Reproduce the lines below word for word, from first to last.

Source data
__________
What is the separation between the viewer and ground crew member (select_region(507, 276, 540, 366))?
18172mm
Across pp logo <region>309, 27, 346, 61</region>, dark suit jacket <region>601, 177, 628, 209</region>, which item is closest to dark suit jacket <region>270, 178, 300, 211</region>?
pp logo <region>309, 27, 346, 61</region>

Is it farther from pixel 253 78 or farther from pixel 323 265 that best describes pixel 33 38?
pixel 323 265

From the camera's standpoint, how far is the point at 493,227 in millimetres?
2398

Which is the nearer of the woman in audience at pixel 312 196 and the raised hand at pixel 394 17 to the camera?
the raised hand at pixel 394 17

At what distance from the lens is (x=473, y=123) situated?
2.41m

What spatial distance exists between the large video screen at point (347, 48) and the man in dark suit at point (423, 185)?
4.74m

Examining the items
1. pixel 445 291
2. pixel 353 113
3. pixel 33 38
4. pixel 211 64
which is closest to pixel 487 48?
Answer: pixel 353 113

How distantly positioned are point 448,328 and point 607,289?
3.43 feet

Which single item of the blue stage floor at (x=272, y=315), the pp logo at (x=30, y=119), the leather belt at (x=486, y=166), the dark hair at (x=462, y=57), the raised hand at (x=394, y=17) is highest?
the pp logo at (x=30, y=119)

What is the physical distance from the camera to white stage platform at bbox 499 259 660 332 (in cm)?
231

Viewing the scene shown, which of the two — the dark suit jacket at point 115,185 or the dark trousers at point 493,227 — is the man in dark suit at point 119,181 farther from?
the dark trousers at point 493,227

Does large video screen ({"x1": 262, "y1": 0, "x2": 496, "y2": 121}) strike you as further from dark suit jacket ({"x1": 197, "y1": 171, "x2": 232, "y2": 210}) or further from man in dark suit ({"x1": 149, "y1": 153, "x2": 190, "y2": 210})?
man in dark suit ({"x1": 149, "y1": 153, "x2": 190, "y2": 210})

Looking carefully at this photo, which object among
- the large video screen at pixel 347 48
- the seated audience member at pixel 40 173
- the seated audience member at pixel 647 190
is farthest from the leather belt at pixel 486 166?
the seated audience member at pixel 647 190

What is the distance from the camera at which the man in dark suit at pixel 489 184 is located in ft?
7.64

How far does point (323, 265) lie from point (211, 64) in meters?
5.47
__________
§ **RESPONSE TO THE TASK**
What is the separation between the viewer and ground crew member (select_region(507, 276, 540, 366))?
18172mm
Across pp logo <region>309, 27, 346, 61</region>, dark suit jacket <region>601, 177, 628, 209</region>, which item is closest to dark suit jacket <region>270, 178, 300, 211</region>?
pp logo <region>309, 27, 346, 61</region>

Is it farther from pixel 253 78 or farther from pixel 323 265 that best describes pixel 33 38?
pixel 323 265

From the camera's standpoint, how far is the point at 493,227 in millimetres?
2398

Which is the nearer of the woman in audience at pixel 312 196 and the raised hand at pixel 394 17 to the camera?
the raised hand at pixel 394 17

At what distance from the lens is (x=473, y=123) situated?
2.41m

What spatial distance exists between the large video screen at point (347, 48) and the man in dark suit at point (423, 185)?
4.74m

Examining the items
1. pixel 445 291
2. pixel 353 113
3. pixel 33 38
4. pixel 211 64
which is closest to pixel 487 48?
Answer: pixel 353 113

How distantly positioned are point 448,328 and point 607,289?
3.43 feet

Which single item of the blue stage floor at (x=272, y=315), the pp logo at (x=30, y=119), the leather belt at (x=486, y=166), the dark hair at (x=462, y=57), the raised hand at (x=394, y=17) is highest?
the pp logo at (x=30, y=119)

What is the physical distance from the camera to white stage platform at bbox 499 259 660 332 (in cm)?
231

Viewing the scene shown, which of the two — the dark suit jacket at point 115,185 or the dark trousers at point 493,227 — is the man in dark suit at point 119,181 farther from?
the dark trousers at point 493,227

Does large video screen ({"x1": 262, "y1": 0, "x2": 496, "y2": 121}) strike you as further from dark suit jacket ({"x1": 197, "y1": 171, "x2": 232, "y2": 210}) or further from man in dark suit ({"x1": 149, "y1": 153, "x2": 190, "y2": 210})?
man in dark suit ({"x1": 149, "y1": 153, "x2": 190, "y2": 210})

Looking carefully at this photo, which object among
- the large video screen at pixel 347 48
- the seated audience member at pixel 40 173
- the seated audience member at pixel 647 190
is farthest from the leather belt at pixel 486 166?
the seated audience member at pixel 647 190

What is the distance from the camera at which the man in dark suit at pixel 489 184 is located in ft?
7.64

How far does point (323, 265) lie from point (211, 64) in meters?
5.47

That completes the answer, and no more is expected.